A few steps behind, Blue and Druma joined him past the wall of bushes and hanging ivy, both making their own expressions of disgust towards the destination they had arrived at.

Cutting and slashing some purplish weeds out of the way with his claws, Balthazar pushed forward and closer to the entrance, his party hesitantly following behind.

As he reached the two stone steps leading up to the double doors of the dungeon entrance, the crab spotted a plaque on the wall next to them.

Using his pincers, he cut some tangled vegetation to read what it said.

Adventurer beware.

Turn back now and leave this place, lest you forfeit your life to it.

Balthazar let out a half chuckle, half scoff. “Good thing I’m not an adventurer.”

He glanced back at the goblin and the drake, who were still eyeing the mausoleum with a mix of disapproval and uncertainty, before putting the back of his claws to the sides of his shell.

“Do you reckon I just knock?”

As he raised a pincer to tap on them, the tall granite doors of the hall suddenly rumbled and started slowly opening with the loud noise of stone scraping against the floor, followed by a cold dead breeze of wind blowing out of the space between them.

“Well, that’s dramatic,” said the crab, claw still in the air.

As the gates to Tudor’s Hall continued crawling open, the merchant rolled his eyes awkwardly.

“Also unnecessarily slow…” he bemoaned.

After what felt like a small eternity of waiting for the doors to finish their dramatic act, the rumbling ceased and a dark hall stood in front of the crab, who peeked inside with his two eyestalks.

A square room, empty except for two unlit braziers by the corners and the wide stairwell leading underground, was all he could see.

“Hello?” called Balthazar, but the only response he got was his own echo.

The crab pulled the front of his shell back out with a slightly disapproving expression.

“Tom, my friend, you really got to work on your presentation,” he said to himself. “I expected better from a fellow merchant.”

Turning around to his partners, the crustacean gave a shrug.
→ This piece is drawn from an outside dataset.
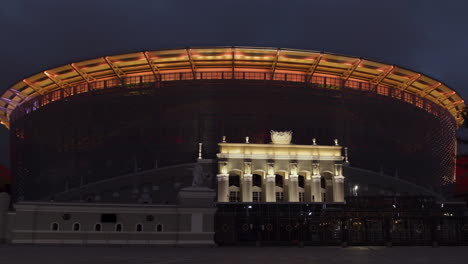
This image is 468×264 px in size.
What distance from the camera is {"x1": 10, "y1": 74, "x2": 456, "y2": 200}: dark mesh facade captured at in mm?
58844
“Well, I guess down we go.”

As he prepared to take a step inside, Balthazar noticed his companions weren’t moving.

“What’s wrong?” he asked, turning back to them.

Druma was staring down into the hall and its stairwell with a worried expression as he held on to his magical staff, his elbows and knees trembling slightly.

“Druma don’t like dungeons,” he said with a shaky voice. “Dark and full of creepy stuff.”

“Oh, come on,” said the crab, “it will be fine. This is Tom’s place. You remember him. I’m sure there’s no danger inside.”

The goblin looked at his boss with a hesitant gaze, as if wanting to believe his words, but still unable to wrangle his own fears.

“Druma don’t want to go in, boss,” he said, gazing at the ground in shame. “Druma too scared.”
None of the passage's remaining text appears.